### Selected extract
▬▬▬▬▬▬▬▬▬▬
Using just 18 watts of power -- less electricity than the average refrigerator light bulb, the rover can bump over ragged terrain at about 1.2 m.p.h. (2 kilometers per hour), the speed of a very slow walk.
Planners in NASA's Mars Exploration program would like to be able to explore an area of about 40 square miles (100 square kilometers) around a landing site, Jones said. He manages JPL's efforts to research and develop inflatable technologies that can be used to support robotic missions.
Right now, the inflatable rover is the only vehicle in development capable of covering those large distances, he said.
"The other rovers, when they come across rocks they have to kind of stop and go around them and think which way to go," Jones said. "The big rover will have a hazard avoidance system, but it will only look at big rocks, over half a meter (20 inches) high, and that's believed to be far less than 1 percent of the surface of Mars. So basically in its field of view it will only see a few hazards here or there and it will just go over everything."
▬▬▬▬▬▬▬▬▬▬
### Data lines
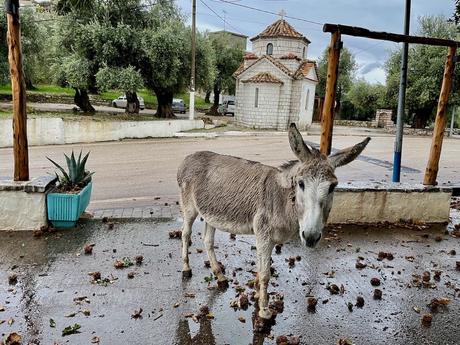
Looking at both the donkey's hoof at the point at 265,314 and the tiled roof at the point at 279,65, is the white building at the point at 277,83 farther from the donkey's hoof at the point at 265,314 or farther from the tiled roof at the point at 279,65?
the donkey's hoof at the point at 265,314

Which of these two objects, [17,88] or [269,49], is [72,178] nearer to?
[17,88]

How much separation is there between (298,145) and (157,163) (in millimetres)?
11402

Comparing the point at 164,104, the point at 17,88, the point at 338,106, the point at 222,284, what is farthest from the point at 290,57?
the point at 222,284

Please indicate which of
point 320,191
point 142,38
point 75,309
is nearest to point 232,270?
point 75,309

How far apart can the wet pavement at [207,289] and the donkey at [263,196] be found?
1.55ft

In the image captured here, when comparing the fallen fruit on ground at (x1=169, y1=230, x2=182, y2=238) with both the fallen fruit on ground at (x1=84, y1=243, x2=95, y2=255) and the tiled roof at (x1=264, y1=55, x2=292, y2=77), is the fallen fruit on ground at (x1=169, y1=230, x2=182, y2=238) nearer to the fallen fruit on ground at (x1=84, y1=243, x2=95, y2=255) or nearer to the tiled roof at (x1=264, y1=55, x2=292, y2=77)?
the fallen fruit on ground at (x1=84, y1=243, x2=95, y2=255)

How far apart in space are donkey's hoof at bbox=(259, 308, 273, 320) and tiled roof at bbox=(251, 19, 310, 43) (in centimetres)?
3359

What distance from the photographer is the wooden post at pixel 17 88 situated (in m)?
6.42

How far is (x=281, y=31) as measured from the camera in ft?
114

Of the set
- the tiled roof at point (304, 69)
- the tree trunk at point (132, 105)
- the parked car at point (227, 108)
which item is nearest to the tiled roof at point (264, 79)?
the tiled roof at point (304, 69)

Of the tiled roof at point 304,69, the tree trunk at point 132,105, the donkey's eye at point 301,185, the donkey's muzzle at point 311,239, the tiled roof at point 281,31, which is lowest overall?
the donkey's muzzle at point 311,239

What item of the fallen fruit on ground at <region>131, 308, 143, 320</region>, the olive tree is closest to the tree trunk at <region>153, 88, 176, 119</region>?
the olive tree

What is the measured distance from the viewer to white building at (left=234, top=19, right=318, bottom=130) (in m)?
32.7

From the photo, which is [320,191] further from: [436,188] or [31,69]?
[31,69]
▬▬▬▬▬▬▬▬▬▬
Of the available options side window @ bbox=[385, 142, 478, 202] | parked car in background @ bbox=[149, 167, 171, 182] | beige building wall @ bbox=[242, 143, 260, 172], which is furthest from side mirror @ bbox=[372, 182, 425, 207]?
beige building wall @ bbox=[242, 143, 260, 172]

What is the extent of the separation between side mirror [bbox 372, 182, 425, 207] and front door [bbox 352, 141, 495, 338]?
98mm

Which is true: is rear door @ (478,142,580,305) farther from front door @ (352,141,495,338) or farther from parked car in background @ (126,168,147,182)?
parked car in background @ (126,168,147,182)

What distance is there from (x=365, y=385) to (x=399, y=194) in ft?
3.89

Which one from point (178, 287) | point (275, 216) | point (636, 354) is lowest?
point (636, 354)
▬▬▬▬▬▬▬▬▬▬
### Objective
Answer these questions using the passage on the inflatable rover:
1. How many watts of power does the rover use?
2. How large an area around a landing site would Mars Exploration planners like to explore?
3. How high must a rock be for the big rover's hazard avoidance system to look at it?
The records are drawn from a separate source.

### Exercise output
1. 18 watts.
2. About 40 square miles (100 square kilometers).
3. Over half a meter (20 inches) high.